The Age 52 PEP benefit is less than the Age 52 benefit under the old plan, though, so the old formula benefit of ~$43k is what I was given when I retired at Age 52. Under the plan, the Age 52 annuitization factor for PEP is 11.1. If I apply that to my Age 65 accrued benefit ($640k) I get $57,640. That is more than the $43k I am receiving. On that basis, I have concluded that they may fail the 3% rule, since I am receiving less than my Age 65 accrued benefit converted into an Age 52 benefit using the plan's actuarial factors (or does the plan's conversion factor comprise more than just an actuarial factor, perhaps including some kind of early retirement subsidy or other subsidy?).

This is probably revealing a significant lack of understanding on my part (I know I need help!). It may be that one can only do the comparison at Age 65, and by that date, the PEP benefit would exceed the benefit under the old plan and that is what I would receive, and that would indeed meet the 3% rule.

I guess a lot hinges on how you interpret "the accrued benefit to which each participant is entitled upon his separation from the service". It is hard for me to understand how I can be entitled to something at separation from service (at Age 52) if that is just a future benefit, not something I can take now. But maybe that is the legal meaning. This is something I'm still trying to understand and haven't found the answers for, but am researching in the federal register as I write. If anyone has some good references for what this phrase means, I would appreciate the links.

Hojo, feel free to blast this to pieces!

(Also, if anyone can, please comment on if it is OK for the old plan's Age 65 benefit to be lower than Age 52 benefit.

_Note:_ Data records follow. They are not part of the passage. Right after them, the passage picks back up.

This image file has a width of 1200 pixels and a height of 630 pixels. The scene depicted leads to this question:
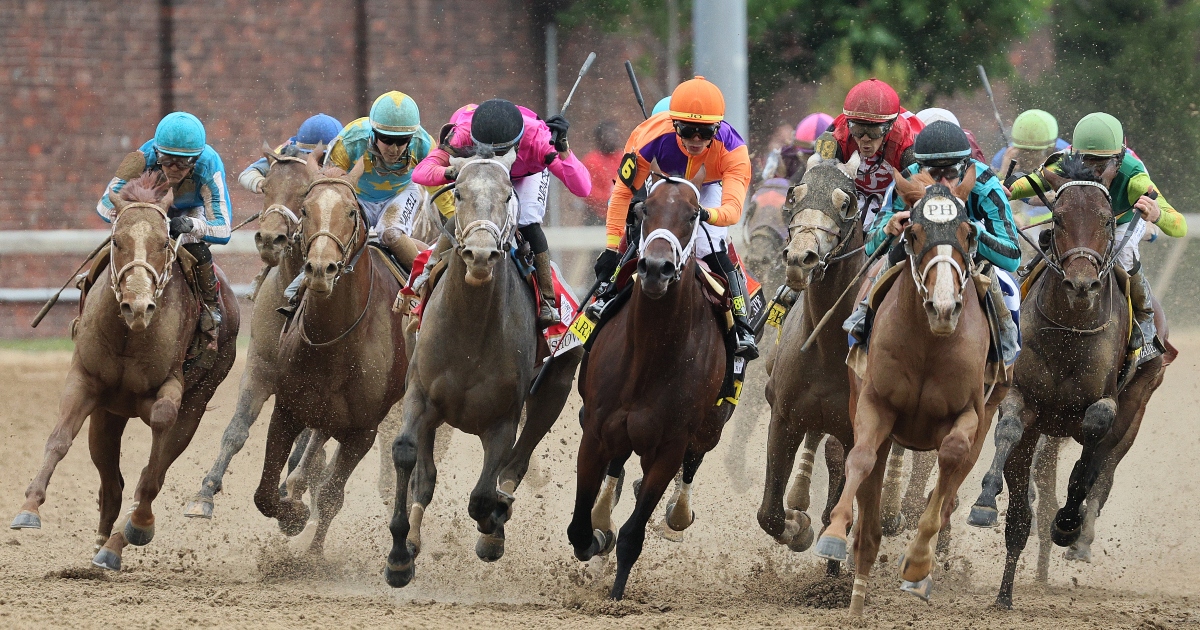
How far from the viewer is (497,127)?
794 centimetres

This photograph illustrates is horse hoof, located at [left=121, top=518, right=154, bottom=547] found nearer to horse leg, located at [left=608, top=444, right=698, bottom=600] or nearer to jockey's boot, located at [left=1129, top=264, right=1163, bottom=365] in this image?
horse leg, located at [left=608, top=444, right=698, bottom=600]

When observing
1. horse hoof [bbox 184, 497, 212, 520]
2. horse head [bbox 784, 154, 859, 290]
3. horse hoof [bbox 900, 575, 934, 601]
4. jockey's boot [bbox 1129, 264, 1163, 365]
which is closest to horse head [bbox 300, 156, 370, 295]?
horse hoof [bbox 184, 497, 212, 520]

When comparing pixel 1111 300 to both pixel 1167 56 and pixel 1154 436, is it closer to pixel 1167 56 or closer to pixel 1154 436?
pixel 1154 436

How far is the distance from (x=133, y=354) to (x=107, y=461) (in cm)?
80

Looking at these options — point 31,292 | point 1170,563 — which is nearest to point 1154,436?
point 1170,563

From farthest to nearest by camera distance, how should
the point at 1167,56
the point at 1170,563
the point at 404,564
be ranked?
1. the point at 1167,56
2. the point at 1170,563
3. the point at 404,564

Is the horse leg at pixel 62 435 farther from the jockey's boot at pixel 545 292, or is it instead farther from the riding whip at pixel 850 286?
the riding whip at pixel 850 286

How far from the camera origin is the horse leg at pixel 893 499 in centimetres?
891

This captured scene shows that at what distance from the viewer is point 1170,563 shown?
383 inches

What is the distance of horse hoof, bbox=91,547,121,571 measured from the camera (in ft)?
26.6

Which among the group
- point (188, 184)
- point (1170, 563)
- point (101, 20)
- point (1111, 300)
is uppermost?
point (101, 20)

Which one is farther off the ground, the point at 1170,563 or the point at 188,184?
the point at 188,184

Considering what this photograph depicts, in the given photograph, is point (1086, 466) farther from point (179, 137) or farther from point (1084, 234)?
point (179, 137)

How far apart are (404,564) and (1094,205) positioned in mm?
3859
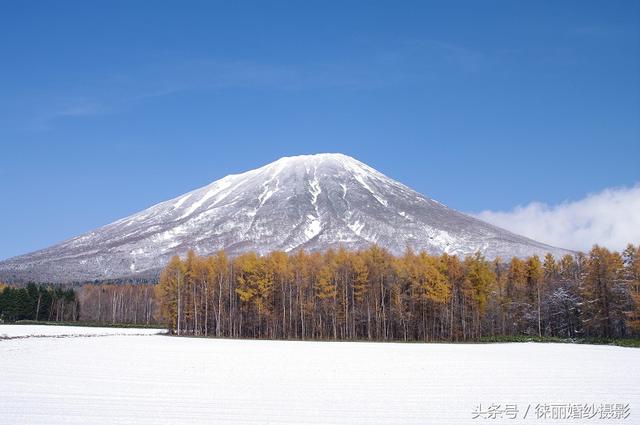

My employer explained that it is OK since social security and early retirement offsets are to be excluded from consideration when determining if accrued benefit decreases with age).

Thanks!

Posted

There's definitely a lot that you're misunderstanding here...You need to sit down with an actuary to understand how the 3% rule works, how your plan works, how early retirement factors work, what an accrued benefit means.....lots of things. I suggest waiting to talk with the PAL until you proceed with anything.

Guest CuriousEmployee
Posted

Thanks. Hope I hear from them soon. If you have any links for the above in layman's terms, or further details proffered by yourself, I'd be appreciative.

Guest CuriousEmployee
Posted

Heard back from PAL. They couldn't locate anyone who could help me.

So...back to my original question, really. How can I find an actuary who can help me? Is there a good way to search for them in my area (Houston)? I need someone who is very knowledgeable about pension plans/law, but who can work with a retail client. I'm assuming most actuaries work for corporations.